Broder explained his position in the Berlin newspaper Der Tagesspiegel on October 22. He wrote that the Council should stop “acting as Germany’s good conscience and as an early warning system against political extremism” and, instead of “pettifogging megalomania” that expects more of itself than it is capable to achieve, establish a voice of its own. There was no point in trying to lecture seventy nine million Germans on how to deal with the past.
As president he would urge – and this is his most contentious suggestion – that the law that makes Holocaust denial a crime be abolished. That law had been passed with good intentions but enabled idiots to pose as martyrs. The historic fact of the Holocaust was not in doubt and German Jews should shift their focus to other genocides, like Darfur. Instead of thinking about creating new Holocaust memorials they should work towards an active policy on human rights, regardless of political or economic interests.
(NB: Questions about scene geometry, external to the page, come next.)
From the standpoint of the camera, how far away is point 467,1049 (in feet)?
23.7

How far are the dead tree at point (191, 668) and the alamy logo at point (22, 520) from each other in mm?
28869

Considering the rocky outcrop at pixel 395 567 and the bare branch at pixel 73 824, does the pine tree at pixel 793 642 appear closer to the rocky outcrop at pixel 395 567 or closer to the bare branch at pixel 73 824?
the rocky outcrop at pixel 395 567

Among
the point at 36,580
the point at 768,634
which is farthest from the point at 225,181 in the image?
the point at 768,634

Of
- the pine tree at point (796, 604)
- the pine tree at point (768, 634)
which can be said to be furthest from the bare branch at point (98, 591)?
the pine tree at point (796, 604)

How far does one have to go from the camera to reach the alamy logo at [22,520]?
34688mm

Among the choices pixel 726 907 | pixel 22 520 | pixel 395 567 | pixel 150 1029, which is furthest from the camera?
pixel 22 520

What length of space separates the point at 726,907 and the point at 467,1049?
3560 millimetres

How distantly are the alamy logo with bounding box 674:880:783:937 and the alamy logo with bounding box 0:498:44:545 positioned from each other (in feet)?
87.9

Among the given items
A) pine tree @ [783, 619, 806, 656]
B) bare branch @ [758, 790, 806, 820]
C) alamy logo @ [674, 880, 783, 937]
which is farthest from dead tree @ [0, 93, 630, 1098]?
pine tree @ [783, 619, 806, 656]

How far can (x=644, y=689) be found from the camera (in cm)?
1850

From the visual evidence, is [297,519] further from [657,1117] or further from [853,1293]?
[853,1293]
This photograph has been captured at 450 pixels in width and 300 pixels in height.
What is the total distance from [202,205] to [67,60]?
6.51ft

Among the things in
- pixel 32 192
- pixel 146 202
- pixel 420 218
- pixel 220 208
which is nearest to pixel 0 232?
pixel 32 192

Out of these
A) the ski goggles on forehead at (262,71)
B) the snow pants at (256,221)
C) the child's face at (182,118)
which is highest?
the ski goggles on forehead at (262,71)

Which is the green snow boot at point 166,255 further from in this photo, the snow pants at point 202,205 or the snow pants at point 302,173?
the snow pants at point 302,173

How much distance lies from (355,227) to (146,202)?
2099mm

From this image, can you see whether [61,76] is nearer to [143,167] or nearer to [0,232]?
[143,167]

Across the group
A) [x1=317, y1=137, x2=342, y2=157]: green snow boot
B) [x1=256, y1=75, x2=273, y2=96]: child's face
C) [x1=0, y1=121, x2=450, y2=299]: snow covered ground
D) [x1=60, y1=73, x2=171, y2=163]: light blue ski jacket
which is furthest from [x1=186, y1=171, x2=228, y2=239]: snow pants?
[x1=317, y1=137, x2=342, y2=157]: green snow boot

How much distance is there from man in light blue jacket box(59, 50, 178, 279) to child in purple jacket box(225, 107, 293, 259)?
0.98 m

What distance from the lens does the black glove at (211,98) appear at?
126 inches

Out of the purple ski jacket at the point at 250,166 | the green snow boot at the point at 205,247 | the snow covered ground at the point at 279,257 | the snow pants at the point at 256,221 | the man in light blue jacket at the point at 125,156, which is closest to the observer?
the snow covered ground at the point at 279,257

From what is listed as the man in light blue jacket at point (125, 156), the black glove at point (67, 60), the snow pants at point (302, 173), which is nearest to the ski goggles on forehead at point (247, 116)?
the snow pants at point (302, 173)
Broder’s last book had the title Hurray – We’re Capitulating! It was a powerful indictment of what seemed to him appeasement of Islamic demands. In his article in the Tagesspiegel, he wrote he would strive for good relations with Muslims in Germany, at least those who favoured a secular society, but not with “religious zealots and Turkish nationalists.” The present Council, he wrote, thought that the gravest danger to the Jews came from right-wing movements but he considered a “second Holocaust” more plausible “at the hands of Islamic powers.”
Broder’s views reflect the demographic shift from survivors and their children to immigrants from the former Soviet Union.
Publishing his provocations in a major newspaper ensures that they will be widely discussed inside and outside the Jewish community.
The next president of the Council, whoever it is, will not be able to ignore them.